(DOCUMENT SECTION begins)
Even before Obama became a candidate in the Democratic presidential primaries, the media was haling him as a "rising star" in the Democratic Party. What I saw, however, did not impress me. The media appeared to have taken a fancy to Obama: he was receiving a lot more media attention than a junior US Senator might expect to receive. The media were building up their own image of Obama that did not actually fit the man. Indeed the media Obama appeared to be a projection more than a real person.
While the media may have helped create this image of Obama and are doing all they can to maintain the image, Obama and his followers are also doing all they can to foster it. A lot of Obama’s followers have bought into the image themselves. Most Americans have yet to see the real Obama. I suspect a goodly number of those who are planning to vote for him, or have already cast an early ballot for him, when they do see the real Obama, will regret voting for him.
Obama has so far proven himself as adept at presenting himself as those whose support he is courting would like to see him and at saying what they want to hear. He has sought to portray himself as pro-life and pro-family when his record shows that he supports abortion on demand and condones what amounts to infanticide. His campaign includes a number of leading advocates of so-called "gay-rights" and he has spoke out in support of gay marriage. Obama gives the impression of being more interested in achieving his personal ambition—becoming the President of the United States—than he is in serving the national interest.
During the Democratic presidential primaries Obama preached hope and promised change. Hope and change have been persistent themes in his speeches since he was nominated Democratic candidate for President. Few realize that Obama borrowed these themes from Afro-American preachers. Indeed his rhetorical style shows the influence of Afro-American preaching. The difference between message of Afro-American preachers and that of Senator Obama is that when they talk about hope, they are talking about the hope that God offers. When they talk about change, they are talking about the transformation that occurs in the life of an individual who surrenders his life to Christ. The hope about which Senator Obama talks is the hope that he offers—presenting himself as a unifier who can do what other political leaders have failed to do. The change about which he talks is political, social, and economic change brought about by the implementation of the radical agenda that he and other ultraliberals in the Democratic Party favor.
(DOCUMENT SECTION ends)
(AVAILABLE DATA begins)
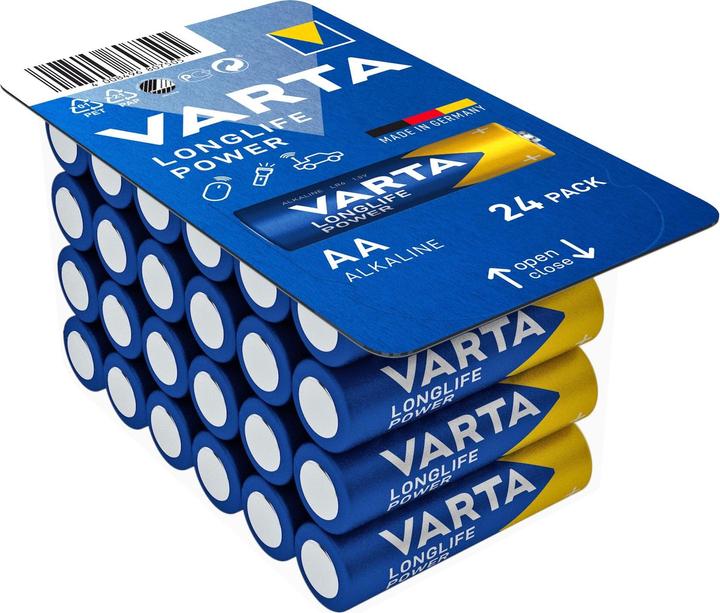Varta Longlife Power (24 pcs., AA, 2970 mAh)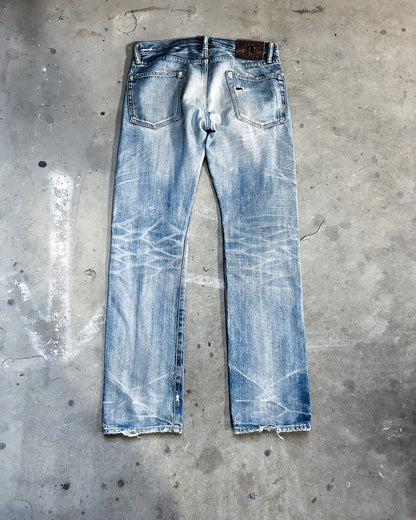THRASHED STUDDED DENIM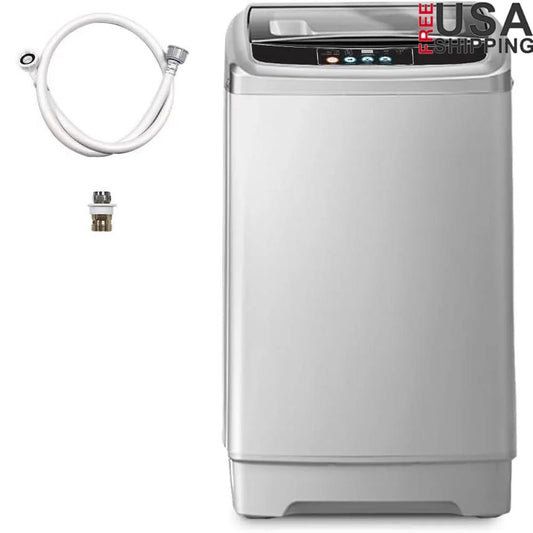 Automatic Compact Portable Washing Machine 10 Programs Space Saving Design Ideal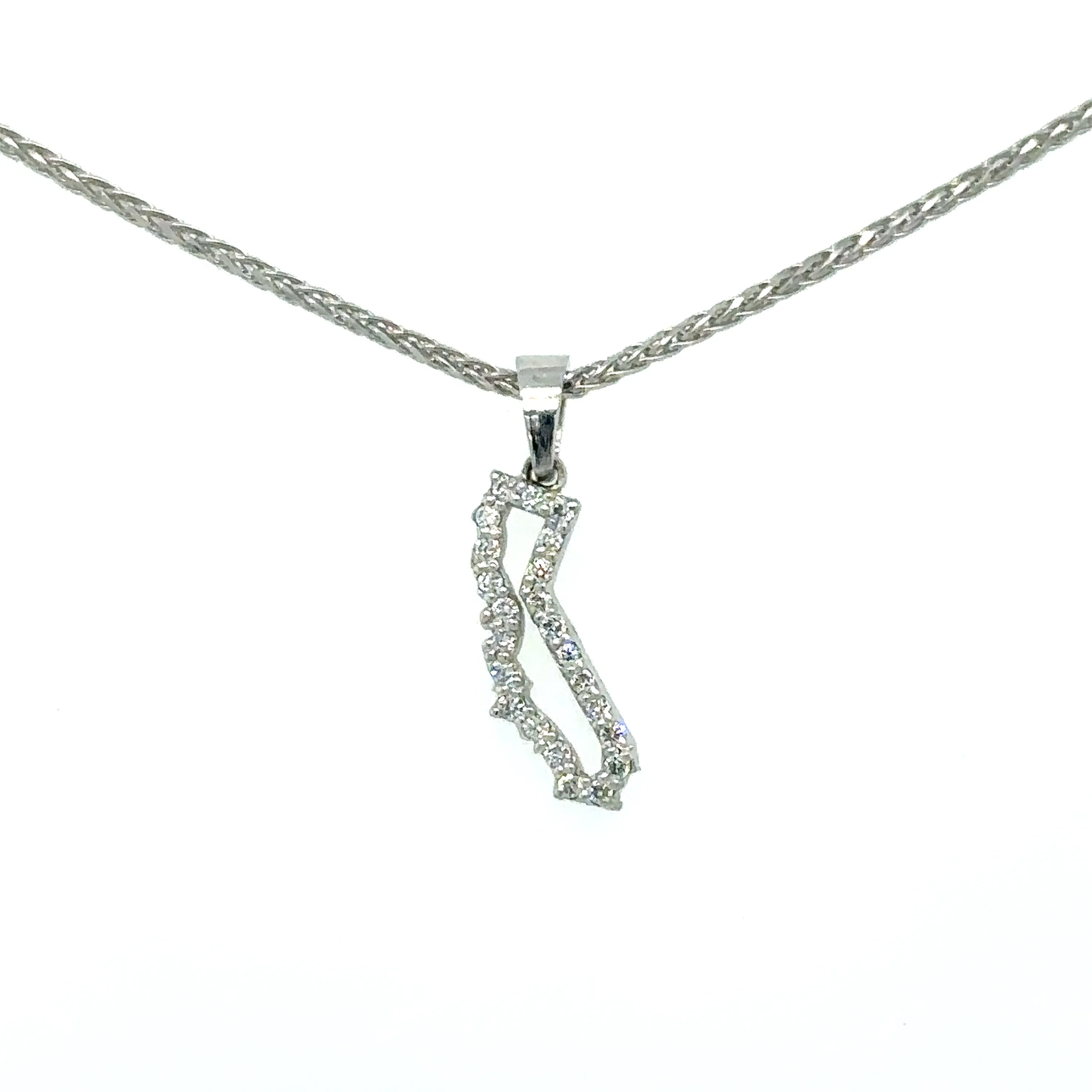 State Collection No matter where your travels take you, you can take a piece of home with you, with our State Collection! The state jewelry collection is a stunning representation of the unique & diverse cultures found within each state. Each piece is carefully handcrafted to capture the essence & beauty of its respective state, making it a perfect way to show pride & love for one's home. Each piece is completely customizable with a stone set at your hometown or favorite place. Don't see your state? Not a problem! We can create one just for you! Double Diamond Jewelry Olympic Valley, CA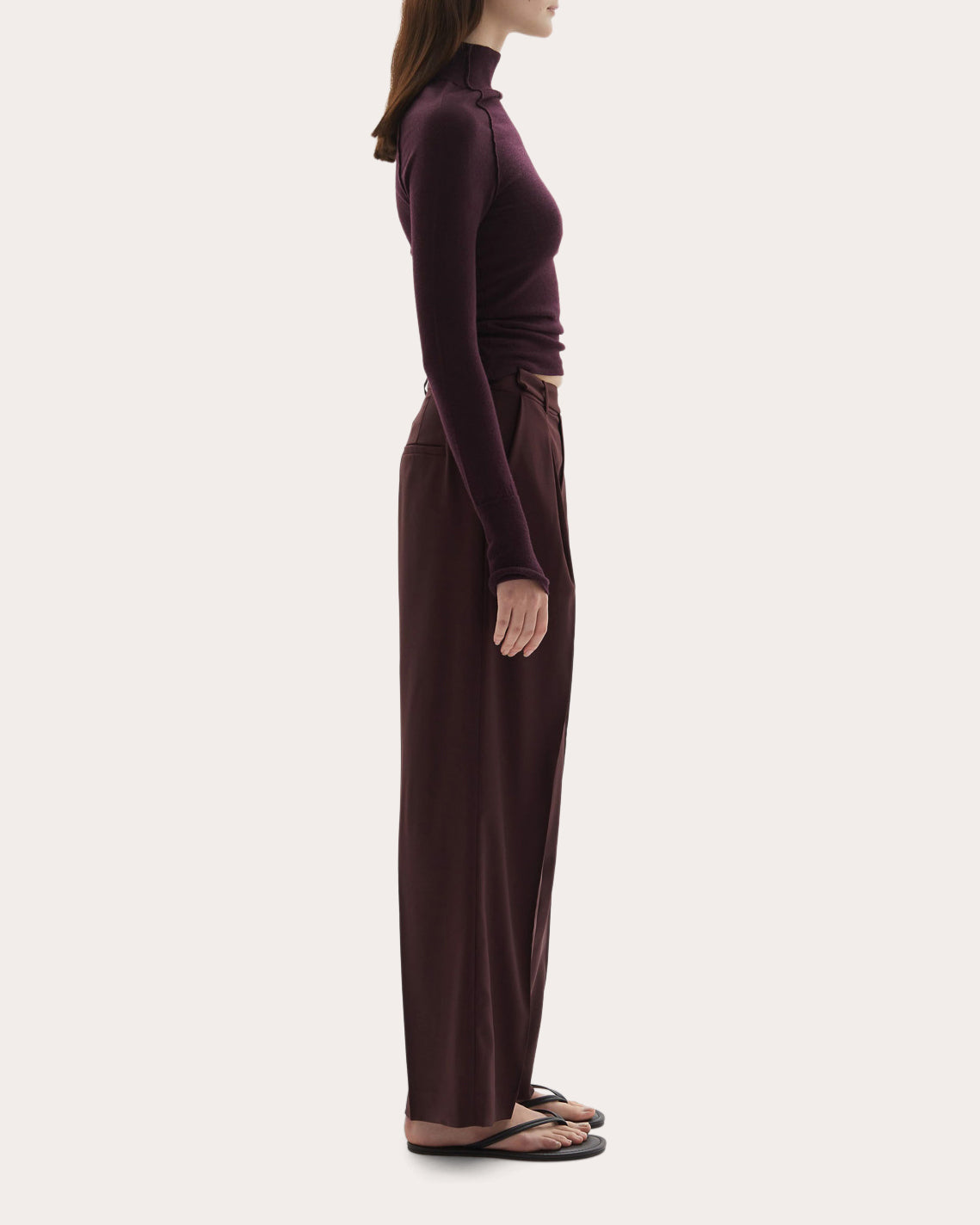 Ila Pleated Wool Trousers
(AVAILABLE DATA ends)
[WORK ITEM A] Reproduce the commentary on Obama between "Even before Obama" and "a real person.", inclusive.
[WORK ITEM B] In the commentary on Obama, from whom does it say he borrowed his themes of hope and change?

[REPLY A]
Even before Obama became a candidate in the Democratic presidential primaries, the media was haling him as a "rising star" in the Democratic Party. What I saw, however, did not impress me. The media appeared to have taken a fancy to Obama: he was receiving a lot more media attention than a junior US Senator might expect to receive. The media were building up their own image of Obama that did not actually fit the man. Indeed the media Obama appeared to be a projection more than a real person.

[REPLY B] From Afro-American preachers.